Integrate validation and nonce checks into ASP.NET middleware to protect endpoints consistently. This example shows a simplified pipeline step that verifies HMAC, timestamp, and nonce before allowing the request to proceed.

// Example: middleware snippet (C#)
public class HmacValidationMiddleware
{
    private readonly RequestDelegate _next;
    private readonly string _secret;
    private readonly NonceCache _nonceCache;

    public HmacValidationMiddleware(RequestDelegate next, string secret, NonceCache nonceCache)
    {
        _next = next;
        _secret = secret;
        _nonceCache = nonceCache;
    }

    public async Task InvokeAsync(HttpContext context)
    {
        if (!context.Request.Headers.TryGetValue("X-Request-Nonce", out var nonceValues) ||
            !context.Request.Headers.TryGetValue("X-Timestamp", out var timestampValues))
        {
            context.Response.StatusCode = 400;
            await context.Response.WriteAsync("Missing nonce or timestamp");
            return;
        }

        var nonce = nonceValues.FirstOrDefault();
        var timestamp = timestampValues.FirstOrDefault();
        if (string.IsNullOrEmpty(nonce) || string.IsNullOrEmpty(timestamp))
        {
            context.Response.StatusCode = 400;
            await context.Response.WriteAsync("Invalid nonce or timestamp");
            return;
        }

        if (!IsTimestampValid(timestamp, toleranceSeconds: 120))
        {
            context.Response.StatusCode = 400;
            await context.Response.WriteAsync("Request expired");
            return;
        }

        if (!_nonceCache.TryAddNonce(nonce))
        {
            context.Response.StatusCode = 401;
            await context.Response.WriteAsync("Replay detected");
            return;
        }

        // Compute expected HMAC using the request body and headers included in the signature
        var body = await new StreamReader(context.Request.Body).ReadToEndAsync();
        context.Request.Body.Position = 0; // reset for downstream middleware

        var computed = ComputeHcontext.Request.Method, context.Request.Path.Value ?? "", body, nonce, timestamp, _secret);
        var provided = context.Request.Headers["X-Request-Signature"].FirstOrDefault();
        if (string.IsNullOrEmpty(provided) || !CryptographicOperations.FixedTimeEquals(Convert.FromBase64String(provided), Convert.FromBase64String(computed)))
        {
            context.Response.StatusCode = 401;
            await context.Response.WriteAsync("Invalid signature");
            return;
        }

        await _next(context);
    }
}

Frequently Asked Questions

Why does including a nonce and timestamp in the HMAC scope prevent replay attacks in ASP.NET?
Including a nonce (unique per request) and a timestamp (indicating when the request was created) in the HMAC scope ensures that two identical requests produce different signatures.
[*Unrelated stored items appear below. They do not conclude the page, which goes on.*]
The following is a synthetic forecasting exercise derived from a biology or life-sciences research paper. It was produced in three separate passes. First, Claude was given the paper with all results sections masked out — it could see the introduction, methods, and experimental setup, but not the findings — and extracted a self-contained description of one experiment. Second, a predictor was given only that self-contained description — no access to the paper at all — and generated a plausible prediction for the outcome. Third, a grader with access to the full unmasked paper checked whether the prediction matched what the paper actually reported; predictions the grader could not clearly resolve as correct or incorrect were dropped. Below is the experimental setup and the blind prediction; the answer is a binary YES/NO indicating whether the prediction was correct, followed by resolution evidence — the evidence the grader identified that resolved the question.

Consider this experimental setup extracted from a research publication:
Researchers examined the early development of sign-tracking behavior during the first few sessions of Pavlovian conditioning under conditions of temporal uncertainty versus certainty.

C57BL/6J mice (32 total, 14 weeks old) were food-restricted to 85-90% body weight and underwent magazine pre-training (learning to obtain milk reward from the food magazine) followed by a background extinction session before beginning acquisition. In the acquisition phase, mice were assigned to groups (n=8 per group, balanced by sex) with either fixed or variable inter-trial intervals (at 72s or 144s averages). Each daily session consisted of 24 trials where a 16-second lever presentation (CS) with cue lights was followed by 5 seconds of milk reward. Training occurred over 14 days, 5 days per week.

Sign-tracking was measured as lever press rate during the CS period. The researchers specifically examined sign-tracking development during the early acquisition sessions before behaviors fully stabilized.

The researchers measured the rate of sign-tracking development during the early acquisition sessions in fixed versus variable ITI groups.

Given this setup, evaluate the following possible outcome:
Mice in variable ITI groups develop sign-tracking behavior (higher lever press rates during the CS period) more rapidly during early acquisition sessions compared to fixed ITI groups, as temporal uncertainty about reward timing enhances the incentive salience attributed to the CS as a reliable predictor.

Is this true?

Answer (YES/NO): YES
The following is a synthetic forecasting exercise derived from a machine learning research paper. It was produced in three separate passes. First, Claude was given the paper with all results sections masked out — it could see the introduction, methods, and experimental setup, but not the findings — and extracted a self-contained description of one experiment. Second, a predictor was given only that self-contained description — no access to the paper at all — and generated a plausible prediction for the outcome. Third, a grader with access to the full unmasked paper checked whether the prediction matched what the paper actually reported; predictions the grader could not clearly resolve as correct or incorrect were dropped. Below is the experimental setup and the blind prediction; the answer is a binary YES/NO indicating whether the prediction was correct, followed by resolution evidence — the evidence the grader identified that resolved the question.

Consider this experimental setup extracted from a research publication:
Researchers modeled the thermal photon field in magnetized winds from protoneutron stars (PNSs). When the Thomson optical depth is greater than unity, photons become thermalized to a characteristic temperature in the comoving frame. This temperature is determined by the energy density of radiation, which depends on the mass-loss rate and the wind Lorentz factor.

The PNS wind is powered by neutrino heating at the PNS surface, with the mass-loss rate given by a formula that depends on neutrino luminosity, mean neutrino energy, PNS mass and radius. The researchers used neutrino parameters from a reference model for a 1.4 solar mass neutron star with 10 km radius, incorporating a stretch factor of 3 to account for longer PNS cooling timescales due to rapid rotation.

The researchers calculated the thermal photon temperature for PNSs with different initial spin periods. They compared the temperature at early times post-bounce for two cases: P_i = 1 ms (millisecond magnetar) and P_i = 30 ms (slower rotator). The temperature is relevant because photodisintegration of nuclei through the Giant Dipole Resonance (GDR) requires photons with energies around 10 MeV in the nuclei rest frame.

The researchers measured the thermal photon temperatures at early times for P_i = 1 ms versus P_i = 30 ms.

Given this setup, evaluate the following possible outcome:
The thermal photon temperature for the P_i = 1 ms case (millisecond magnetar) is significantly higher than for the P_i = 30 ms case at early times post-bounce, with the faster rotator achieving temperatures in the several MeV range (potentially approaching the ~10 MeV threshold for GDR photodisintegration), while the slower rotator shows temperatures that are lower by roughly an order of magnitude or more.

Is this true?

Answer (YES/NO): NO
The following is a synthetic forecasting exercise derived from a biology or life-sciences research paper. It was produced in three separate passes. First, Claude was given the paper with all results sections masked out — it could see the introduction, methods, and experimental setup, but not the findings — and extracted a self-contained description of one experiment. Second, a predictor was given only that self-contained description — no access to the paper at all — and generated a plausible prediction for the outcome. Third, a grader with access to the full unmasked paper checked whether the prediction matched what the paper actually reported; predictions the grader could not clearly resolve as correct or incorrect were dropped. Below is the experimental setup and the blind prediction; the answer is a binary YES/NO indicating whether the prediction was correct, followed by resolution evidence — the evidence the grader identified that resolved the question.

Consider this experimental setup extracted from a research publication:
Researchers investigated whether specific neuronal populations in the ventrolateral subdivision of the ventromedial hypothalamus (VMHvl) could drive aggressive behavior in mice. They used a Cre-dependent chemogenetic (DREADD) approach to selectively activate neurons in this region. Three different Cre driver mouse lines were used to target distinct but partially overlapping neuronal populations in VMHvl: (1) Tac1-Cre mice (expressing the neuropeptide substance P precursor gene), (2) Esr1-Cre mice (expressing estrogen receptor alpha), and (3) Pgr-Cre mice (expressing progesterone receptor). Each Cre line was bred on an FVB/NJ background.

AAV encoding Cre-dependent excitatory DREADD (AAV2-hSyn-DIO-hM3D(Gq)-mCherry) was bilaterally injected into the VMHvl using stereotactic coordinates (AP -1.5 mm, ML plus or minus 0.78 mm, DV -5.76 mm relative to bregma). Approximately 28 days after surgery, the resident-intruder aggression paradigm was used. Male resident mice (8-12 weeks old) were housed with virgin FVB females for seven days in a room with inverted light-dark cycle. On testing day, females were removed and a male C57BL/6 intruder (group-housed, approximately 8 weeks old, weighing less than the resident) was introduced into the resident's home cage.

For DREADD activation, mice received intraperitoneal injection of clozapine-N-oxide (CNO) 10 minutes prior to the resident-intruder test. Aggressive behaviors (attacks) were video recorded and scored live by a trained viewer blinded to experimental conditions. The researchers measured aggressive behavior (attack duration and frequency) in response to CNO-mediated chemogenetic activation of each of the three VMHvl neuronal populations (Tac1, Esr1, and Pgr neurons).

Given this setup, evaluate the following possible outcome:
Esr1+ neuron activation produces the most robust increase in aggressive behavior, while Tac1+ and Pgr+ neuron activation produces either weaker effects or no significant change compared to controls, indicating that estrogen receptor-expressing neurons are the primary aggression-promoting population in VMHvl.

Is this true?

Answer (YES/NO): NO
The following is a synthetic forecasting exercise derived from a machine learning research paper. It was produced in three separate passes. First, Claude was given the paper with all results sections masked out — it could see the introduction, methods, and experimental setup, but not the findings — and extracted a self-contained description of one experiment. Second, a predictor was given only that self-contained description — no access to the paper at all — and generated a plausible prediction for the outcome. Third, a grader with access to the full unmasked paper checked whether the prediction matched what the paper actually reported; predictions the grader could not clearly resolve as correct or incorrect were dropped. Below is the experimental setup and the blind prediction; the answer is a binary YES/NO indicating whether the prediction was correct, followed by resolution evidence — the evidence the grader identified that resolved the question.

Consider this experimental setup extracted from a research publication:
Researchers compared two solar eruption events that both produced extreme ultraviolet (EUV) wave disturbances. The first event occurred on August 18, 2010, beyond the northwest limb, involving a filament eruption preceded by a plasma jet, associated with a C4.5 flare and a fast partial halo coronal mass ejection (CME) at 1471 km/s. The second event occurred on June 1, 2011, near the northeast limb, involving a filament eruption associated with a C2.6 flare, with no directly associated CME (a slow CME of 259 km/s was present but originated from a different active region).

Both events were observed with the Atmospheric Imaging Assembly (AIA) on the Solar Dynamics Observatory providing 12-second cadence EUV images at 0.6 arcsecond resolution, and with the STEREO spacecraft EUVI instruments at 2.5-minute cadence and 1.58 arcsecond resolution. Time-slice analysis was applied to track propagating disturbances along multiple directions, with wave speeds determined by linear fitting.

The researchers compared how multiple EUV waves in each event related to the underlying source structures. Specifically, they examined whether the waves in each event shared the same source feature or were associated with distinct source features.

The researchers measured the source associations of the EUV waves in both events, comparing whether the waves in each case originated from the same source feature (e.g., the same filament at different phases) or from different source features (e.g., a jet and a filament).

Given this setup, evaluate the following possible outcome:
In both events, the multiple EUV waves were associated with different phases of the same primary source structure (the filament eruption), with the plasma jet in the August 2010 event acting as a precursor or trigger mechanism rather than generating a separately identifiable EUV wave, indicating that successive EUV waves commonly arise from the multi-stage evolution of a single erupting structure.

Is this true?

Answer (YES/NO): NO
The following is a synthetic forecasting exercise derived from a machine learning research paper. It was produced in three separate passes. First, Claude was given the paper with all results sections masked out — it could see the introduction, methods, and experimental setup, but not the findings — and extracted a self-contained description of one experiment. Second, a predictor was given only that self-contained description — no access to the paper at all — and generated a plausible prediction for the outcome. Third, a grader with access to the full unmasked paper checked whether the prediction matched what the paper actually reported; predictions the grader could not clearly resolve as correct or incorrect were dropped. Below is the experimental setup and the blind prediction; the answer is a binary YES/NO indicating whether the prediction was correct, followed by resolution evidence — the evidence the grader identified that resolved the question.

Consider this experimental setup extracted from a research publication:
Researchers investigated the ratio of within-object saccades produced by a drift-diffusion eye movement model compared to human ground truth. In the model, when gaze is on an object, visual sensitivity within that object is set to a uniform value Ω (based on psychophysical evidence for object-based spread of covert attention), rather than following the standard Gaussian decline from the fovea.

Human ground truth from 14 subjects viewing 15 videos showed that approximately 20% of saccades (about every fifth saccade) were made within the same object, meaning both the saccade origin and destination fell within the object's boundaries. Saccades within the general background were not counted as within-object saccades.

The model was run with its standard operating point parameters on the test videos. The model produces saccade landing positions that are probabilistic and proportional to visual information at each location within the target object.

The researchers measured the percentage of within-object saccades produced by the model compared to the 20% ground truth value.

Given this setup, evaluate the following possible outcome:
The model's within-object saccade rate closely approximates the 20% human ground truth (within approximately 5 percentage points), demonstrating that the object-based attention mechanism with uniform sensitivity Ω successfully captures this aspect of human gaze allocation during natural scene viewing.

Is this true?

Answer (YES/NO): NO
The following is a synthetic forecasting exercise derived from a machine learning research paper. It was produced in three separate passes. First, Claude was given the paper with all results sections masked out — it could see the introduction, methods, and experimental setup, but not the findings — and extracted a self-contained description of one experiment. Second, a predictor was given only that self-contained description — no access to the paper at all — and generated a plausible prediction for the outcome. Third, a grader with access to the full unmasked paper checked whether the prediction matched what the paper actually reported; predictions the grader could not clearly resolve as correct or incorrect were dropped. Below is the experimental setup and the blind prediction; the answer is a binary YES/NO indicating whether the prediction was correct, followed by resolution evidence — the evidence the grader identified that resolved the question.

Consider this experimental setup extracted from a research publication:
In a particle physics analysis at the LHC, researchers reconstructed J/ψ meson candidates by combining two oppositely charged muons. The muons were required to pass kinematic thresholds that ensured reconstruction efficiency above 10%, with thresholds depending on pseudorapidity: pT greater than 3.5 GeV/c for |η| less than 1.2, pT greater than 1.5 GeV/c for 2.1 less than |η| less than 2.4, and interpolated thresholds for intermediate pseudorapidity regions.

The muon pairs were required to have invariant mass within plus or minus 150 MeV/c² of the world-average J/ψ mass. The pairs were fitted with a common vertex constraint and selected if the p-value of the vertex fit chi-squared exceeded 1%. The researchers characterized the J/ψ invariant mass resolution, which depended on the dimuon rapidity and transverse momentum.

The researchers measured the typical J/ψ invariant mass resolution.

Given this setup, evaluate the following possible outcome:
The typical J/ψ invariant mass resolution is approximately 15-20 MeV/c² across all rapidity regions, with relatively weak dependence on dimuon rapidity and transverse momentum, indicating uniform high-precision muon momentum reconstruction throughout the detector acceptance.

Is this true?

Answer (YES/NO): NO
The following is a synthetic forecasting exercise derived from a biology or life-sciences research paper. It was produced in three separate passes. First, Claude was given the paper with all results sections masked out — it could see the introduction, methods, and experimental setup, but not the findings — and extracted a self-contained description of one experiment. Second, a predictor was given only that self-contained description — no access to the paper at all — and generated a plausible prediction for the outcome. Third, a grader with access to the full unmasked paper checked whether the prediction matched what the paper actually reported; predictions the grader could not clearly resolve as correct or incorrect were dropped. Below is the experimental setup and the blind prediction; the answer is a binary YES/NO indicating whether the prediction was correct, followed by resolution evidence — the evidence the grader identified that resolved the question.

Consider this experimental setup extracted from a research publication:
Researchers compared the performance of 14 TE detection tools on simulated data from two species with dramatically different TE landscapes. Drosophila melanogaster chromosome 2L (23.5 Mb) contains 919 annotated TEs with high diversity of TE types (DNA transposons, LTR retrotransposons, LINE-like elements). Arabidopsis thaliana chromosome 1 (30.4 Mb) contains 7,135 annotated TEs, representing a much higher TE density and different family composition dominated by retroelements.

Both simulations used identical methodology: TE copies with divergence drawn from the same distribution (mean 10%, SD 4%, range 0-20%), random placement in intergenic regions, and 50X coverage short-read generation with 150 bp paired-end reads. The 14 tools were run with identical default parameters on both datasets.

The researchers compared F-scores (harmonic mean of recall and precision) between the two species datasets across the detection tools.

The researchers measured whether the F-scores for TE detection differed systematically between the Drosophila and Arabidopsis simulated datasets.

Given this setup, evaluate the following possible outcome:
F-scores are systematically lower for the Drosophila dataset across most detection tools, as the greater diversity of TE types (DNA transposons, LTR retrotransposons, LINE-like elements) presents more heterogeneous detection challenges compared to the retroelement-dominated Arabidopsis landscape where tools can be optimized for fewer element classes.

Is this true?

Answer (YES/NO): NO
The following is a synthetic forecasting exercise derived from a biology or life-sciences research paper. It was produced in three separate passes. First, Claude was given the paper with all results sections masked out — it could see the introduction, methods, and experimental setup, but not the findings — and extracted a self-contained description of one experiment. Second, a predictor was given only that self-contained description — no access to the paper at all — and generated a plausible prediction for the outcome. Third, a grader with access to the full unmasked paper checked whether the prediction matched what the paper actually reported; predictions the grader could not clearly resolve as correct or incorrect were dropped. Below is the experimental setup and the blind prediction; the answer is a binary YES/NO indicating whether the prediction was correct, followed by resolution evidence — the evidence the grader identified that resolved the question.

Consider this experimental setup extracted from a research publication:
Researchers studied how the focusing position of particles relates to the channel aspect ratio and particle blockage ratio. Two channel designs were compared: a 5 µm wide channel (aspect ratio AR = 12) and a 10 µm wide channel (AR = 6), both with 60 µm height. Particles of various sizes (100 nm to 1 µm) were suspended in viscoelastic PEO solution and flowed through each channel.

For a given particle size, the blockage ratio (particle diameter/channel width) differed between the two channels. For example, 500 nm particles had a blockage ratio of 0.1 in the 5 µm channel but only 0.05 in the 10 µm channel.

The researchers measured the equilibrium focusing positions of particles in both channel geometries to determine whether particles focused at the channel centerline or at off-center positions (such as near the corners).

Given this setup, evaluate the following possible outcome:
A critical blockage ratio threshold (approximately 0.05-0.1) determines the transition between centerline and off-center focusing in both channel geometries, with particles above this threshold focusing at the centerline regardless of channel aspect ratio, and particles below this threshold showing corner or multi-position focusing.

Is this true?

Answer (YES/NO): NO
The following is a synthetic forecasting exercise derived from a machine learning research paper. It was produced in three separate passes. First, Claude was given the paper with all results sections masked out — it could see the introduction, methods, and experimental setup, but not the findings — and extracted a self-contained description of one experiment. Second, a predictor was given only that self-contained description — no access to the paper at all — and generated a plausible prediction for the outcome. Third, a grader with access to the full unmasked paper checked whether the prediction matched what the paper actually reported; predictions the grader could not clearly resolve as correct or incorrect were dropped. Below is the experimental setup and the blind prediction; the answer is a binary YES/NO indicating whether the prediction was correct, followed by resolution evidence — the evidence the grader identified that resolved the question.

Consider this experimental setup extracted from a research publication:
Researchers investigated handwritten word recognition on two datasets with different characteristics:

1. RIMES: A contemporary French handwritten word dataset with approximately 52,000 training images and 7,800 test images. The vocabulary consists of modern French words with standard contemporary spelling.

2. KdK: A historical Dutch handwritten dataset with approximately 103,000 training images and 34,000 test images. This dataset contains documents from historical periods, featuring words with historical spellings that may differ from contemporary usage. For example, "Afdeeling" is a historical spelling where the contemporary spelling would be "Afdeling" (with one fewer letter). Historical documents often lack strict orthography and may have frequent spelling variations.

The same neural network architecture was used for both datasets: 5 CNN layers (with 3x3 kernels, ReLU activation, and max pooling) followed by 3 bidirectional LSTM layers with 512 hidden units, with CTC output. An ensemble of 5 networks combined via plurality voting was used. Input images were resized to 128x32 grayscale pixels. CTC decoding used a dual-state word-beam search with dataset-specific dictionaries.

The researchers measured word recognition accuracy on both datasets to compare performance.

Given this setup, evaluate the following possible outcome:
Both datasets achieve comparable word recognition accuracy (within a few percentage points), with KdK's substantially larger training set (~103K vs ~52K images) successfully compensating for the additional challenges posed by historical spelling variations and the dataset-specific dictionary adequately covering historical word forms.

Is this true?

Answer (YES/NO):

The server can reject requests with duplicate nonces and can enforce a tight timestamp window, making captured requests invalid if reused.
What is the purpose of server-side nonce caching in Hmac replay protection for ASP.NET APIs?
Server-side nonce caching records recently used nonces for a duration slightly longer than the timestamp tolerance. Before processing a request, the server checks the cache; if the nonce is already present, the request is rejected as a replay. This prevents an attacker from resending a valid, signed request even if the timestamp is within the allowed window.